If you live long, the social security bureau will take money from the overall fund to supplement it.

Current implementation data: The current implementation months in China are 40 years old, 233 years old, 50 years old, 195, 60 years old, 139 and so on. For details, please see here: Monthly Statement of Individual Pensions (20 12).

Examples of personal account pensions

For example, when Li retired, the accumulated deposit in his personal account was 50,000 yuan. Retirement at the age of 60, personal account pension = 50,000139 = 360 yuan.

According to the combination of the above two examples, Li Can's monthly pension = basic pension account+personal account =576+360=936 yuan.

For example, the influence of payment period and individual average payment base on pension: according to the above formula, suppose that when male employees retire at the age of 60, the average monthly salary of employees in the province last year is 4,000 yuan.

When the cumulative payment period is 15 years:

When the average individual payment base is 0.6, the basic pension = (4,000 yuan+4,000 yuan× 0.6) ÷ 2×15×1%= 480 yuan.

When the individual average payment base is 1.0, the basic pension = (4,000 yuan+4,000 yuan×1.0) ÷ 2×15×1%= 600 yuan.

When the average individual payment base is 3.0, the basic pension = (4,000 yuan+4,000 yuan× 3.0) ÷ 2×15×1%=1.200 yuan.

When the cumulative payment period is over 40 years:

When the average individual payment base is 0.6, the basic pension = (4,000 yuan+4,000 yuan× 0.6) ÷ 2× 40×1%=1280 yuan.

When the individual average payment base is 1.0, the basic pension is = (4,000 yuan+4,000 yuan×1.0) ÷ 2× 40×1%=1600 yuan.

When the average individual payment base is 3.0, the basic pension = (4,000 yuan+4,000 yuan× 3.0) ÷ 2× 40×1%= 3,200 yuan.

(3) Transitional pension

Definition: Transitional pension is an integral part of the basic pension for middle-aged people after the unified system.

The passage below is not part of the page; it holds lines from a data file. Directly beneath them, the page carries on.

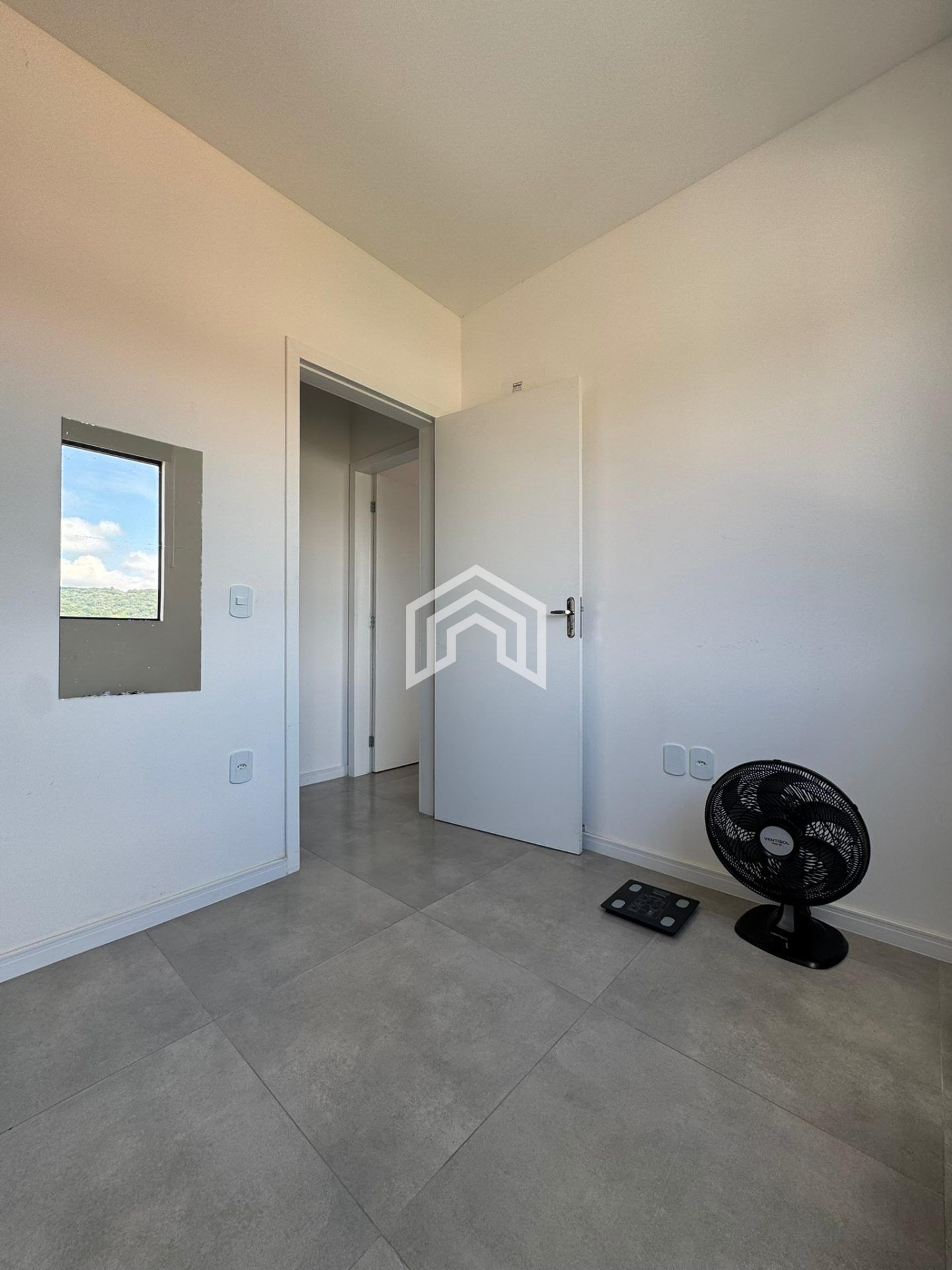 Apartamento à venda no aventureiro com elevador — foto 26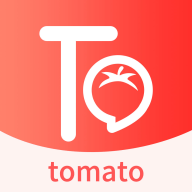 番茄todo社区直播版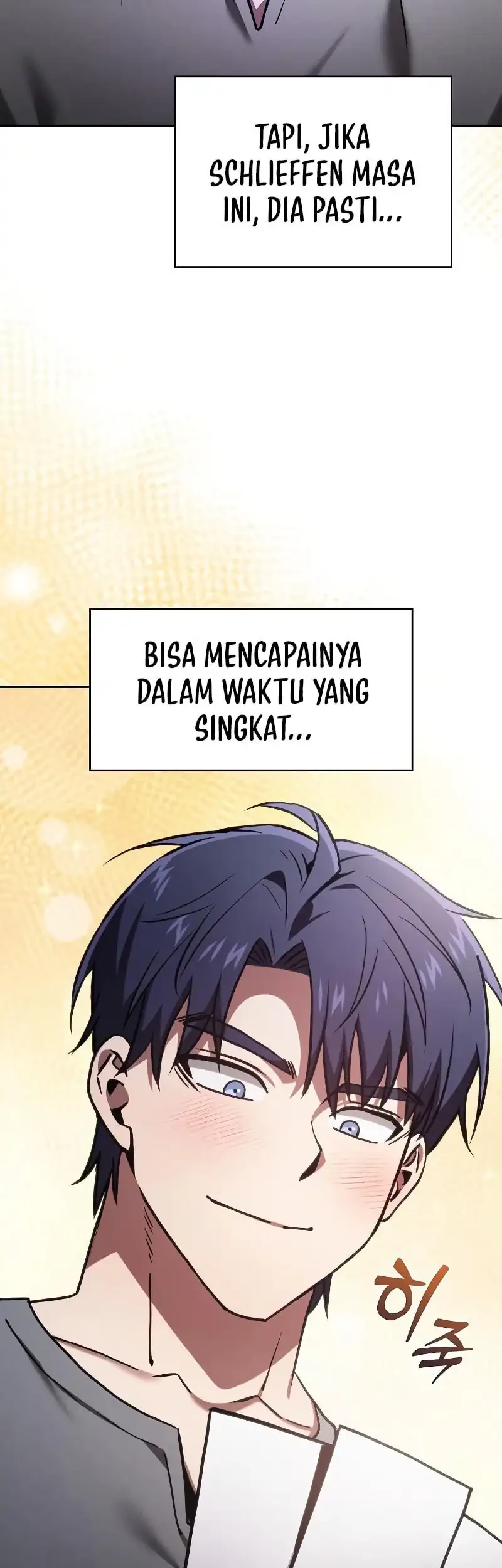 Academy’s Genius Swordmaster Chapter 120 - halaman 59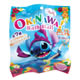 �}�X�R�b�g�����A������ �Ȃ���OKINAWA�I�o�X�{�[��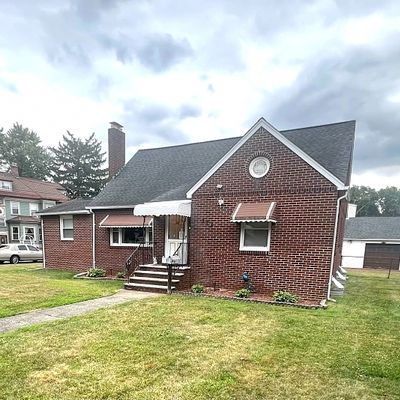 276 Paterson Ave, Little Falls Twp., NJ 07424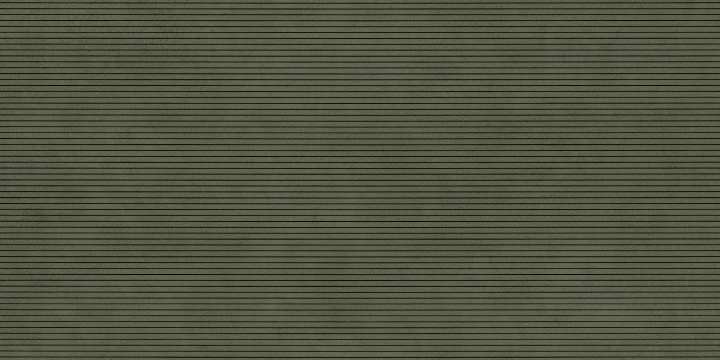 78f2d9f8ef6455a1369805302b291a04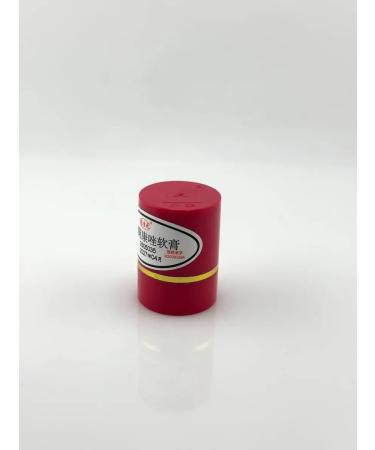 Lia93 Ointment from psoriasis acne and fungus - Buy Online on GoSupps.com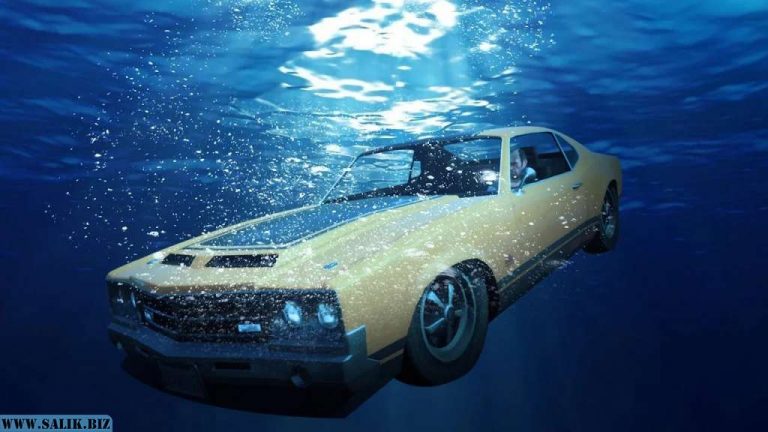 8263ab9831a8e67fa1bec076cd8760bd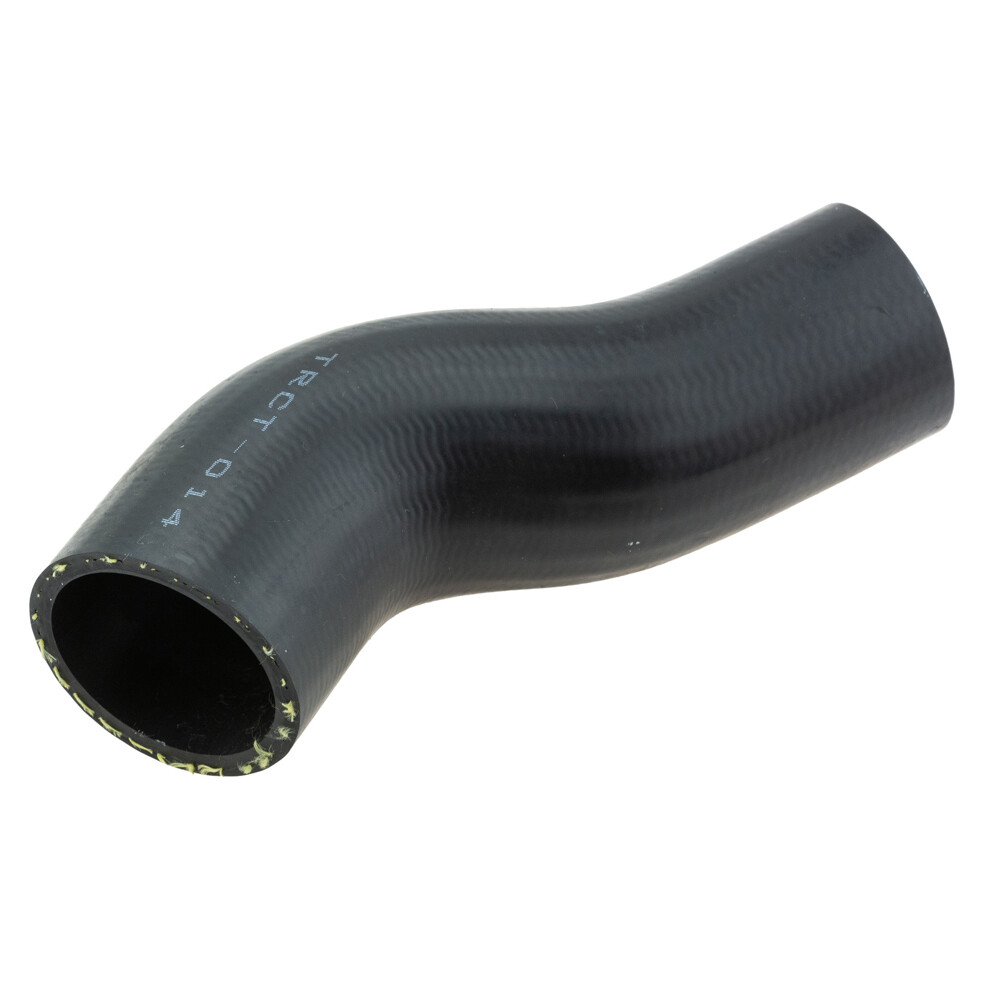 Air Hose For Citroen Jumper 2.2Hdi 06- Peugeot Boxer 2.2Hdi 06- 5902048309174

For those who joined the work before the new system (or "unified accounting") and retired later, their pensions should be added to those without personal account years.

Transitional pension calculation formula: indexed monthly average payment salary × enjoyment ratio.

Calculate the indexed monthly average payment salary.

(1) Calculate the monthly payment index: take the monthly payment salary of employees from the start of work to retirement, and divide it by the average monthly salary of employees in this city in that year.

(2) Calculation of average payment index: The average payment index is obtained by adding the monthly payment indexes of the payment years of employees from working to retirement and dividing them by the number of months of their payment years.

(3) Calculate the indexed monthly average payment salary: multiply the average payment index by the average monthly salary of employees in this city in the previous year at the time of retirement to get the indexed monthly average payment salary.

Enjoy proportion

1If the payment period is less than 25 years before July 1992, the enjoyment ratio is1992×1.2%;

1If the payment period exceeds 25 years before July 1992, the enjoyment ratio is 30%+(125 years before July 1992) × 1%. Concrete calculation example: calculation method of transitional pension (including examples)

(four) the transitional adjustment fund is based on the current local standards, and retirees from 2006 to 20 14 will pay a certain proportion. After 20 15, the transitional adjustment fund will no longer be issued.

Further reading: How to buy insurance, which is good, and teach you how to avoid these "pits" of insurance.